Fernández se refirió a la diferencia de menos del 1,5 % de votos con el que Maduro fue elegido presidente en las elecciones del 14 de abril, un resultado que aún no ha reconocido la oposición, sumado a a la complicada situación económica que vive el país, con una elevada inflación y un débil crecimiento económico.

“Los dos países están bien enfocados en normalizar sus relaciones aunque no podemos descartar que el Gobierno venezolano haya cometido algún tipo de exceso en tratar de ofrecer esta ayuda tan marcada”, señaló a Efe el politólogo e internacionalista por la Universidad Simón Bolívar (USB) Víctor Mijares.

“Podríamos suponer que (Snowden) no va a representar un daño significativo en las relaciones pero sí va ayudar a la retórica radical antiimperialista del Gobierno. Esto es un juego muy delicado”, sostuvo.

El intento actual de abrir un canal de comunicación se gestó después de que en marzo Venezuela cortará de raíz otras conversaciones que se habían desarrollado en bajo perfil.

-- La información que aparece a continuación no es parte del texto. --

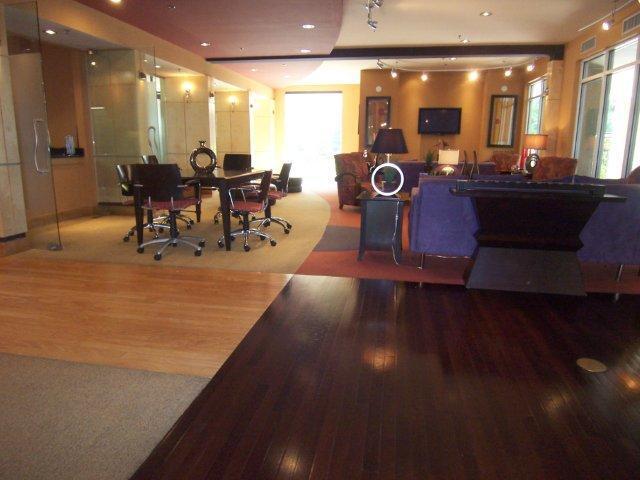 ClubHouse - 390 17th St NW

El detonante en aquella ocasión fueron unos comentarios de la secretaria de Estado adjunta de EE.UU. para Latinoamérica, Roberta Jacobson, sobre la situación en el país y la necesidad de que los comicios que iban a tener lugar en abril debían seguir “los altos estándares democráticos del hemisferio”.

El extécnico de la CIA, que reveló la existencia de dos programas de vigilancia secretos de la Agencia de Seguridad Nacional (NSA), formalizó hoy la solicitud de asilo temporal en Rusia desde la zona de tránsito del aeropuerto Sheremétievo de Moscú, donde permanece confinado desde hace más de tres semanas.